LA TAREA – Copia el fragmento del recuerdo del cine que va entre "Me enamoré, me" y "era otra cosa.", ambos incluidos, y cambia "sábados" por "domingos".

TEXTO MOSTRADO –
Me enamoré, me enamoré, me enamoré.
De Burt Lancaster. A los siete años.
Algunos sábados, mi padre y yo nos íbamos al cine. Generalmente era el cine Florida, allá por la calle de General Ricardos. Mi madre se quedaba en casa con mi hermano, que ya tenía un año y era un experto descubridor de peligros. Yo era entonces una reina en el exilio, gracias a mi hermano que, al nacer, me usurpó el trono. Y creo que, para compensarme, me llevaban al cine los sábados.
Aquel día, fuimos a ver la película Trapecio. Y quedé deslumbrada. Por aquel ambiente de circo, por la música y por las cabriolas que hacía aquel actor, embutido en una impoluta malla blanca. Tan bello. Yo iba todos los años por Navidad al circo Price con mis tíos, estaba acostumbrada, pero lo que ví aquel día era otra cosa.

INFORMACIÓN EXTRAÍDA –
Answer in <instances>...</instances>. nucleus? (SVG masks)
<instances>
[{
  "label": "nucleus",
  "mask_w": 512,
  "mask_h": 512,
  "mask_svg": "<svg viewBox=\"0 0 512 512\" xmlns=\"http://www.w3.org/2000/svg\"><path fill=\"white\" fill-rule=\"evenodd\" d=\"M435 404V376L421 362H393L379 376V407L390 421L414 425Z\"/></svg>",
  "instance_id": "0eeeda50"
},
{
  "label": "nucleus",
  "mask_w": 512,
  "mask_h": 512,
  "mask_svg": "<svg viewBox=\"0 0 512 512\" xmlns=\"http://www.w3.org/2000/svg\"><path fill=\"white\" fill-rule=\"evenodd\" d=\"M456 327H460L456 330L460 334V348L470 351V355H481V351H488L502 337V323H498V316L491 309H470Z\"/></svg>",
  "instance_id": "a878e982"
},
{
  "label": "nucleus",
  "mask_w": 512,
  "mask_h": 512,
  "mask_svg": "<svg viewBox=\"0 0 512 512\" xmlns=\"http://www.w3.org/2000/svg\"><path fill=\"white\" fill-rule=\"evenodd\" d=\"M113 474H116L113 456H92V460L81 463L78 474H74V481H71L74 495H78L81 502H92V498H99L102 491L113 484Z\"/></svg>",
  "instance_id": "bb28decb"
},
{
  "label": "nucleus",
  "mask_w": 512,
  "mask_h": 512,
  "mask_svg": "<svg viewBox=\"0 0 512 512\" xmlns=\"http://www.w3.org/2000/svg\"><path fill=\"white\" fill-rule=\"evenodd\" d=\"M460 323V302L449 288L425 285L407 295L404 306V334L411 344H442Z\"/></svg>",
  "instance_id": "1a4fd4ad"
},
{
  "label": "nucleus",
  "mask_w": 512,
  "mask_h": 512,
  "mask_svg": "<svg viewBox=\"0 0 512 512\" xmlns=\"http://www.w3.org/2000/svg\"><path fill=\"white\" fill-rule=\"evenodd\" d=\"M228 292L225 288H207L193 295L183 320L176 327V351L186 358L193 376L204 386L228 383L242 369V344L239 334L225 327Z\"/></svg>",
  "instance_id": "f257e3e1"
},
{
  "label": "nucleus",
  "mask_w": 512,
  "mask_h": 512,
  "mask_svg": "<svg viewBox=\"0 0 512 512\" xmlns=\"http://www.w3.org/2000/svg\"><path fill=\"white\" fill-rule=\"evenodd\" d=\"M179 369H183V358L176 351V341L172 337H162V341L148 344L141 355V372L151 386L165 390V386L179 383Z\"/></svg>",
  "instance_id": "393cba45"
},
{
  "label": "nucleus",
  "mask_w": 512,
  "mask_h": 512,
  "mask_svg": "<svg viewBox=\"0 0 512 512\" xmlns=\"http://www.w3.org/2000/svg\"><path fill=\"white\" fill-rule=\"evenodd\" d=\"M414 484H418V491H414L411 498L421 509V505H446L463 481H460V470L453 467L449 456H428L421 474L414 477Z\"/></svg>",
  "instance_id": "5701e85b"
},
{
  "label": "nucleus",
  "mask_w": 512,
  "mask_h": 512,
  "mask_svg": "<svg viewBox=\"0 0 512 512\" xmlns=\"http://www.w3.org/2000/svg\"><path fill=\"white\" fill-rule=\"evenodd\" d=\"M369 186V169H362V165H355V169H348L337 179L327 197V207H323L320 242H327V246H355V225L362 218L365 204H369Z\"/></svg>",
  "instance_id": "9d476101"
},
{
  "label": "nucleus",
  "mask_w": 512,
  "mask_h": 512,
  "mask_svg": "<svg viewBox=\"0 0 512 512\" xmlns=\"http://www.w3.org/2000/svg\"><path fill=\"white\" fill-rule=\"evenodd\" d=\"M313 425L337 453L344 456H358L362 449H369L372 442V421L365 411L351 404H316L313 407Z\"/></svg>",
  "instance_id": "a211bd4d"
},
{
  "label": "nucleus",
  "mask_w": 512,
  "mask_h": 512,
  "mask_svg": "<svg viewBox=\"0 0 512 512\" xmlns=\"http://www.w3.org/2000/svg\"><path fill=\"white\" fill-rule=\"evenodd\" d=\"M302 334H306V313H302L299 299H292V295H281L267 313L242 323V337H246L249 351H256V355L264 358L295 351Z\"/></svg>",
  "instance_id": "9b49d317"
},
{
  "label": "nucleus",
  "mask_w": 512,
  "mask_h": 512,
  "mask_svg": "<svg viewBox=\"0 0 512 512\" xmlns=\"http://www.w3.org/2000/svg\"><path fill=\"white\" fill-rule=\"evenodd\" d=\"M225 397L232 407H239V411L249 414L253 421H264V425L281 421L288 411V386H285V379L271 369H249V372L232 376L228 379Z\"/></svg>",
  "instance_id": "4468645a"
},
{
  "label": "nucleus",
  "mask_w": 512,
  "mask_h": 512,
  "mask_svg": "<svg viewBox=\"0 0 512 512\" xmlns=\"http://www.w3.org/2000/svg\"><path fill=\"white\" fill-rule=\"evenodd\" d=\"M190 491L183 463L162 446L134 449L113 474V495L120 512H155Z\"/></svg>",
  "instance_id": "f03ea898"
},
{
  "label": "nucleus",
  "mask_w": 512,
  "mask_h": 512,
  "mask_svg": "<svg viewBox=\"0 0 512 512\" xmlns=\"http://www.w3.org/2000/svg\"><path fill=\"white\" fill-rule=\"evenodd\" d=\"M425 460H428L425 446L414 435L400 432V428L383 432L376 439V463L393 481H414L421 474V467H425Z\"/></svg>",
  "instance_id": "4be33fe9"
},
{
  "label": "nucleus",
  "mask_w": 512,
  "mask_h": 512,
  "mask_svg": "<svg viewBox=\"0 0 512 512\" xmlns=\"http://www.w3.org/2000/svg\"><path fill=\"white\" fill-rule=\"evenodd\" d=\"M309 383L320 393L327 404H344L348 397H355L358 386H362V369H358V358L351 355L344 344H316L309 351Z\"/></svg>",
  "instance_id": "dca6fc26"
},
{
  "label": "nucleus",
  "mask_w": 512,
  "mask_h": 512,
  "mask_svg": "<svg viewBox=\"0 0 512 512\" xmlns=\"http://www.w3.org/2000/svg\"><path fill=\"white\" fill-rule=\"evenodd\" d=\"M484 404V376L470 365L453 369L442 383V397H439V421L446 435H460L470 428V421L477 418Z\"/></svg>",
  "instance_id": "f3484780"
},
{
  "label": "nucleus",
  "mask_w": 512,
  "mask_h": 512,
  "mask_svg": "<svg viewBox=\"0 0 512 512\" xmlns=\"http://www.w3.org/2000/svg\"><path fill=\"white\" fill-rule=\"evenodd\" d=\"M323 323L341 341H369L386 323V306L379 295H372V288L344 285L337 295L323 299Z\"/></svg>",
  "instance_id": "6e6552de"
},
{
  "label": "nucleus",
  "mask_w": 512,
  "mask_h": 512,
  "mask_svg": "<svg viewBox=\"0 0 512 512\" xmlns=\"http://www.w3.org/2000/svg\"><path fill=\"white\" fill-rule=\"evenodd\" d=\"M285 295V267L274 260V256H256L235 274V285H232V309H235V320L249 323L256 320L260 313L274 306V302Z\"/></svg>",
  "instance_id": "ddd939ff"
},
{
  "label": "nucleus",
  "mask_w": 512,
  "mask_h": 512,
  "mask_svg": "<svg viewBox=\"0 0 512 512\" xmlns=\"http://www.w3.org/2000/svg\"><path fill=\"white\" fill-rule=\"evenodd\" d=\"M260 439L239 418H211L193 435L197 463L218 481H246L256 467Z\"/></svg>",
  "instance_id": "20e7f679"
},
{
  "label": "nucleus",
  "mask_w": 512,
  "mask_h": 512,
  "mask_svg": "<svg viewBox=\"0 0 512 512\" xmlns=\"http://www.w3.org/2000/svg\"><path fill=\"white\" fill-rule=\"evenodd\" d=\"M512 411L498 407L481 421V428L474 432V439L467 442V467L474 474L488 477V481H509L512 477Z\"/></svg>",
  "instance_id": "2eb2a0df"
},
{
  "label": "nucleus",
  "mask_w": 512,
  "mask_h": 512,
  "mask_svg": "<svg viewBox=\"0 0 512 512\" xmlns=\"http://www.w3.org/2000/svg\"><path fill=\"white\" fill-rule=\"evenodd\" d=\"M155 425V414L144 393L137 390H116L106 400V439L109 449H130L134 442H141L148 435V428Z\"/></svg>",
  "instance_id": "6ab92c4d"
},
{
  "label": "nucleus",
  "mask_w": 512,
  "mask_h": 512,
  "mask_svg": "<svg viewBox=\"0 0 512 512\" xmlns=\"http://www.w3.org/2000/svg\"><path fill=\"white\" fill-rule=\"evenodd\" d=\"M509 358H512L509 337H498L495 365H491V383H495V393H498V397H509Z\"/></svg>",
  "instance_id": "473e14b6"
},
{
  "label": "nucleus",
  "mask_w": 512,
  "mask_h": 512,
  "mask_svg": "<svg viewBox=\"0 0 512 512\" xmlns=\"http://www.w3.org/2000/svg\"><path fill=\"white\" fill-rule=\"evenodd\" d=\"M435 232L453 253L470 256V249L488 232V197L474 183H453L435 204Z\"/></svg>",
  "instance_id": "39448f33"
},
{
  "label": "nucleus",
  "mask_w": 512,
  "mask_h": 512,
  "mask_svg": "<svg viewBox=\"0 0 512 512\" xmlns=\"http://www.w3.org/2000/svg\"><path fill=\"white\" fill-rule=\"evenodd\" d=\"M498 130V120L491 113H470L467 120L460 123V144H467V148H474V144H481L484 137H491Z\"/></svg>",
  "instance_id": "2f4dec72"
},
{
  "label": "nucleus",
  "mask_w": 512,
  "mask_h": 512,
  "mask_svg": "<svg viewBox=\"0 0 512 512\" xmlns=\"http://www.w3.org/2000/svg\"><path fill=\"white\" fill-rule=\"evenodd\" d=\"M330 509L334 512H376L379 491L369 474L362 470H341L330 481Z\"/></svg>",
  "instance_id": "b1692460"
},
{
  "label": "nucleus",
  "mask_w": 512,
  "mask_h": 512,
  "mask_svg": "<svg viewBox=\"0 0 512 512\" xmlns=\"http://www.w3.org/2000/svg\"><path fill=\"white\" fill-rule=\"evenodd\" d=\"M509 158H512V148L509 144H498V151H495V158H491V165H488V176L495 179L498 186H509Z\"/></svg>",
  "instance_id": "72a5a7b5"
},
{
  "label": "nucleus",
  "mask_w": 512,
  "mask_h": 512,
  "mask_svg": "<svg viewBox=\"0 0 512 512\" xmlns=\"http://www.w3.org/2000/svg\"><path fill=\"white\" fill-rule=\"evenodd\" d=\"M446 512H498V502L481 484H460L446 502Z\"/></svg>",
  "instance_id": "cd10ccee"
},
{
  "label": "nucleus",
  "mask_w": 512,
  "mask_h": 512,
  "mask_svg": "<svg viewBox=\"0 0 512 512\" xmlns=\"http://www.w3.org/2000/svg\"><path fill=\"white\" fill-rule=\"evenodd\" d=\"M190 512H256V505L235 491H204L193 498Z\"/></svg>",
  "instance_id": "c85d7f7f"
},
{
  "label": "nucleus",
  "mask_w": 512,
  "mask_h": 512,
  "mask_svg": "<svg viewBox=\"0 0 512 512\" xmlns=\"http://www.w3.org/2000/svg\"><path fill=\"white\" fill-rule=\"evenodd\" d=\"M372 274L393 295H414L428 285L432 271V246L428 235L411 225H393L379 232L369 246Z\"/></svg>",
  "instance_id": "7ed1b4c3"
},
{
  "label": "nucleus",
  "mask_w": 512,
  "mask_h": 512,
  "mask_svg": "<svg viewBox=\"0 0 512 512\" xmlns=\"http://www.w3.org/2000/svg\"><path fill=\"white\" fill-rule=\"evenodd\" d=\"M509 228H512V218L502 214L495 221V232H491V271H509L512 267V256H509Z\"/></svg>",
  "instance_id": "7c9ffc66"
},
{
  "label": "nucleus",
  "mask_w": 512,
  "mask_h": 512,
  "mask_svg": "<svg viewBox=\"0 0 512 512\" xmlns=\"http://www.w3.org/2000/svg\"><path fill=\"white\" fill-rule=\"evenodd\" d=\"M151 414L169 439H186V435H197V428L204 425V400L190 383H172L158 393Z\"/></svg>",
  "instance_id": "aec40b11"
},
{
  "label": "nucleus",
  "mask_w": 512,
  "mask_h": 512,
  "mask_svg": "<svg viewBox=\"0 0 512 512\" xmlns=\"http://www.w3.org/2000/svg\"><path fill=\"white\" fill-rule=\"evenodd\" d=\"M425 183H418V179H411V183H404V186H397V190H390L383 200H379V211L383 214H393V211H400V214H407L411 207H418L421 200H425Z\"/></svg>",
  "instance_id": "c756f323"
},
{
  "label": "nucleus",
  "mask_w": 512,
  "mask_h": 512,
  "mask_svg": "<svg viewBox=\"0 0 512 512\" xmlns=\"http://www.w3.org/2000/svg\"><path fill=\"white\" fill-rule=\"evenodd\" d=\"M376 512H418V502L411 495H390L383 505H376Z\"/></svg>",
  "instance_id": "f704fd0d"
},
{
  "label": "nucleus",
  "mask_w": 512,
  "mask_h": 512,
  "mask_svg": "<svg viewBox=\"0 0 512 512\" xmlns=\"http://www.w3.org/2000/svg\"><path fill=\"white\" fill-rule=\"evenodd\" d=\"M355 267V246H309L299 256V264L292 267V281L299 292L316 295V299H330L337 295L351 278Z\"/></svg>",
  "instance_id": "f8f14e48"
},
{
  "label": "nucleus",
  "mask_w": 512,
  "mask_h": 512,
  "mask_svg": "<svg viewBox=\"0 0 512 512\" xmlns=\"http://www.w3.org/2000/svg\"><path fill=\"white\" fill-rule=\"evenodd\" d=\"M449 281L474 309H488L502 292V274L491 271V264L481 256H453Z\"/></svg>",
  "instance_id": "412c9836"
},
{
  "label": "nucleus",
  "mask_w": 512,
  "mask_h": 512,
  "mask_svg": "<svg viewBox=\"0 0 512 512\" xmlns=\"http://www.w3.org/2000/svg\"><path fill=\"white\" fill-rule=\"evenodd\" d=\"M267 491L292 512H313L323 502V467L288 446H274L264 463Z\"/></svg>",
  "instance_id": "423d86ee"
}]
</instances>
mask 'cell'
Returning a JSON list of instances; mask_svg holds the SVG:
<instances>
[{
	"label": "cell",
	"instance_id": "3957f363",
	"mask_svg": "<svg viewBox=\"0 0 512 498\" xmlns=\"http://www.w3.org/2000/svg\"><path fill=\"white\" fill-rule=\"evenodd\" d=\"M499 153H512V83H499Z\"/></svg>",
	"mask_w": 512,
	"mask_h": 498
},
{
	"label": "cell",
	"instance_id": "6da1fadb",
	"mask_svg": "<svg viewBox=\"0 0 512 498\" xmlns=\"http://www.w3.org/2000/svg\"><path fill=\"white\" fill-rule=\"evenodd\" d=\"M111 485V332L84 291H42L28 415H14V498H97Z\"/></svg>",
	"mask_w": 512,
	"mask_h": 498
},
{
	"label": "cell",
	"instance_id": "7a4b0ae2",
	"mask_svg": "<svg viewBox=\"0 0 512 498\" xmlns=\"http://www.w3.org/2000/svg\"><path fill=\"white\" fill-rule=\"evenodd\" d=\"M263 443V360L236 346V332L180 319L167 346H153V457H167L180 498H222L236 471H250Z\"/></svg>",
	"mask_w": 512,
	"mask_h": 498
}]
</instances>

RESULTADO DE LA TAREA –
Me enamoré, me enamoré, me enamoré.
De Burt Lancaster. A los siete años.
Algunos domingos, mi padre y yo nos íbamos al cine. Generalmente era el cine Florida, allá por la calle de General Ricardos. Mi madre se quedaba en casa con mi hermano, que ya tenía un año y era un experto descubridor de peligros. Yo era entonces una reina en el exilio, gracias a mi hermano que, al nacer, me usurpó el trono. Y creo que, para compensarme, me llevaban al cine los domingos.
Aquel día, fuimos a ver la película Trapecio. Y quedé deslumbrada. Por aquel ambiente de circo, por la música y por las cabriolas que hacía aquel actor, embutido en una impoluta malla blanca. Tan bello. Yo iba todos los años por Navidad al circo Price con mis tíos, estaba acostumbrada, pero lo que ví aquel día era otra cosa.